What makes these results particularly striking is that, in newly-diagnosed high risk neuroblastoma patients, the average overall survival rate is 50%, compared to Hu14.18’s encouraging 86%.
“The reason it looks so impressive is that the eligibility criteria for the phase 2 was really arriving in the carpark of St. Jude. And being diagnosed across international qualification in regard to having a high risk neuroblastoma diagnosis. if that was the case, you’re accepted onto the trial. And miraculously, 86% of those children were still alive after three years, which is phenomenal,” said Ball.
He explained that if we compared the current standards of care in the U.S. and Europe, where anti-GD2-based therapies are introduced only in subsequent courses of treatment, and not during the initial stages, to Hu14.18’s progress in trials, there is a remarkable difference, particularly with regard to the overall survival rate.
“The generally accepted overall survival statistic is about 50%. So there’s not a head-to-head comparison. And that’s really important for us all to understand that there is an 86% overall survival benefit associated with the product that we have licensed,” said Ball.
“When we look at that differential, that makes us very excited about the prospect of this having a potential to change the standard of care. And it really puts a responsibility on the shoulders of Renaissance Pharma to get this product to market as swiftly as possible, through interactions with the different agencies so that children can reap the benefit of this data.”
Next steps for Renaissance Pharma
Funded by private investors, the startup looks to get in touch with the U.S. Food and Drug Administration (FDA), the European Union’s European Medicines Agency (EMA), and other international regulatory bodies soon, to expedite the manufacture and commercialization of the drug.
“It’s not beyond the realms of possibility that there may be a more accelerated route for us here, given the strength of the survival data,” commented Ball.

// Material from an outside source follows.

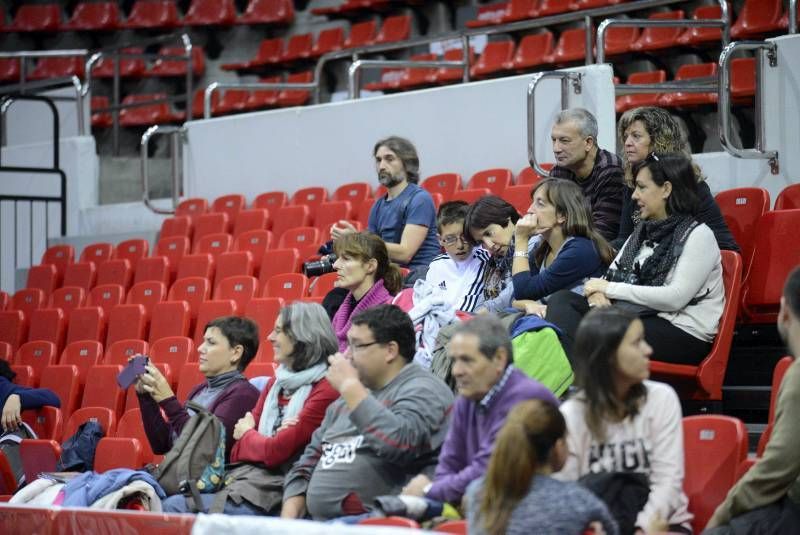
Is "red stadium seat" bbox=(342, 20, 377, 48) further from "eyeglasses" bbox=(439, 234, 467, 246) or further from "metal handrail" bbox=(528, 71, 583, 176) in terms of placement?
"eyeglasses" bbox=(439, 234, 467, 246)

“Our real priority here is to get in front of these agencies to talk to them about the data, to show that phase two was undertaken in an incredibly professional manner. The reputation of St. Jude was earned through many years, since the 1960s, and has done tremendous research. And this is another example of a very well-executed phase two from St. Jude. So, we have to represent that data as best as we possibly can,” he said. “The outcome of these agency meetings will be educational for us, and will drive us down a certain pathway.”
With the possible approval from these agencies, the company will be able to sell the drug in the U.S., Canada, Europe, China, Japan and Turkey. And, at present, the company awaits the results for the four-year, as well as five-year, overall survival rate, having obtained favorable three-year overall survival data.
“What we hope is the benefit, it’s the chance of life, for an incremental three out of 10 children that are diagnosed, relative to today’s setting. We’re looking to try and make a difference with the next generation of therapeutics in the pediatric rare disease space with a particular bent on oncology.”